Reviewing the position fourteen years afterwards, Bentham remarked:--"These views, generally received by the great majority of naturalists at the time De Candolle wrote, and still maintained by a few, must, if adhered to, check all further enquiry into any connection of facts with causes," and he added, "there is little doubt but that if De Candolle were to revise his work, he would follow the example of so many other eminent naturalists, and...insist that the present geographical distribution of plants was in most instances a derivative one, altered from a very different former distribution." ("Pres. Addr." (1869) "Proc. Linn. Soc." 1868-69, page lxviii.)Writing to Asa Gray in 1856, Darwin gave a brief preliminary account of his ideas as to the origin of species, and said that geographical distribution must be one of the tests of their validity. ("Life and Letters", II. page 78.) What is of supreme interest is that it was also their starting-point.

He tells us:--"When I visited, during the voyage of H.M.S. "Beagle", the Galapagos Archipelago,...I fancied myself brought near to the very act of creation. I often asked myself how these many peculiar animals and plants had been produced: the simplest answer seemed to be that the inhabitants of the several islands had descended from each other, undergoing modification in the course of their descent." ("The Variation of Animals and Plants" (2nd edition), 1890, I. pages 9, 10.) We need not be surprised then, that in writing in 1845 to Sir Joseph Hooker, he speaks of "that grand subject, that almost keystone of the laws of creation, Geographical Distribution." ("Life and Letters", I. page 336.)Yet De Candolle was, as Bentham saw, unconsciously feeling his way, like Lyell, towards evolution, without being able to grasp it. They both strove to explain phenomena by means of agencies which they saw actually at work.

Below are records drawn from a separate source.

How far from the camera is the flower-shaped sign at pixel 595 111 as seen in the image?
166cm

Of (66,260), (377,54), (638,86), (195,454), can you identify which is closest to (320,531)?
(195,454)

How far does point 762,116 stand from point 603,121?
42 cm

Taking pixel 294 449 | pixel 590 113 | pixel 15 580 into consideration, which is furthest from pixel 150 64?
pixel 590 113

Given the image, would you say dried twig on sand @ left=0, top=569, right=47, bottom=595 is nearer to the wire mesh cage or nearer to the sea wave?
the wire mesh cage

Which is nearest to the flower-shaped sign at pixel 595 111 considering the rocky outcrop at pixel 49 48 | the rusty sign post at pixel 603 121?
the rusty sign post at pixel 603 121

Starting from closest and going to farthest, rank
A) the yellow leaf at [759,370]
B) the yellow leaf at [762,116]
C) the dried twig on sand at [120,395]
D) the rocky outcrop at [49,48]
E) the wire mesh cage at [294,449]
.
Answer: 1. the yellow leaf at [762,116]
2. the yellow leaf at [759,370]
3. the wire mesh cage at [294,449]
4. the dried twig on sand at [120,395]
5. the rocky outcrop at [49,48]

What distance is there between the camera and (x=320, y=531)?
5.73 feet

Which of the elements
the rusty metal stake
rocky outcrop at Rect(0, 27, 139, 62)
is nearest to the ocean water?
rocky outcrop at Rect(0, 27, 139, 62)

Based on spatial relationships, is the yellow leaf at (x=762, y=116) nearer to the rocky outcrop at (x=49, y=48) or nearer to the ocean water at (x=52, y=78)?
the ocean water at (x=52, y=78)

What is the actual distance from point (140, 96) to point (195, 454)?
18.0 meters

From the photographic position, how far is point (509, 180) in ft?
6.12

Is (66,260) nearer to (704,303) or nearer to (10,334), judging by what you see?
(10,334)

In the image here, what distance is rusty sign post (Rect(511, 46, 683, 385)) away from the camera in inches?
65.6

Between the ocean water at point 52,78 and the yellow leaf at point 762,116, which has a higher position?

If De Candolle gave up the ultimate problem as insoluble:--"La creation ou premiere formation des etres organises echappe, par sa nature et par son anciennete, a nos moyens d'observation" (Loc. cit. page 1106.), he steadily endeavoured to minimise its scope. At least half of his great work is devoted to the researches by which he extricated himself from a belief in species having had a multiple origin, the view which had been held by successive naturalists from Gmelin to Agassiz. To account for the obvious fact that species constantly occupy dissevered areas, De Candolle made a minute study of their means of transport. This was found to dispose of the vast majority of cases, and the remainder he accounted for by geographical change. (Loc. cit. page 1116.)But Darwin strenuously objected to invoking geographical change as a solution of every difficulty. He had apparently long satisfied himself as to the "permanence of continents and great oceans." Dana, he tells us "was, I believe, the first man who maintained" this ("Life and Letters", III. page 247. Dana says:--"The continents and oceans had their general outline or form defined in earliest time," "Manual of Geology", revised edition. Philadelphia, 1869, page 732. I have no access to an earlier edition.), but he had himself probably arrived at it independently. Modern physical research tends to confirm it. The earth's centre of gravity, as pointed out by Pratt from the existence of the Pacific Ocean, does not coincide with its centre of figure, and it has been conjectured that the Pacific Ocean dates its origin from the separation of the moon from the earth.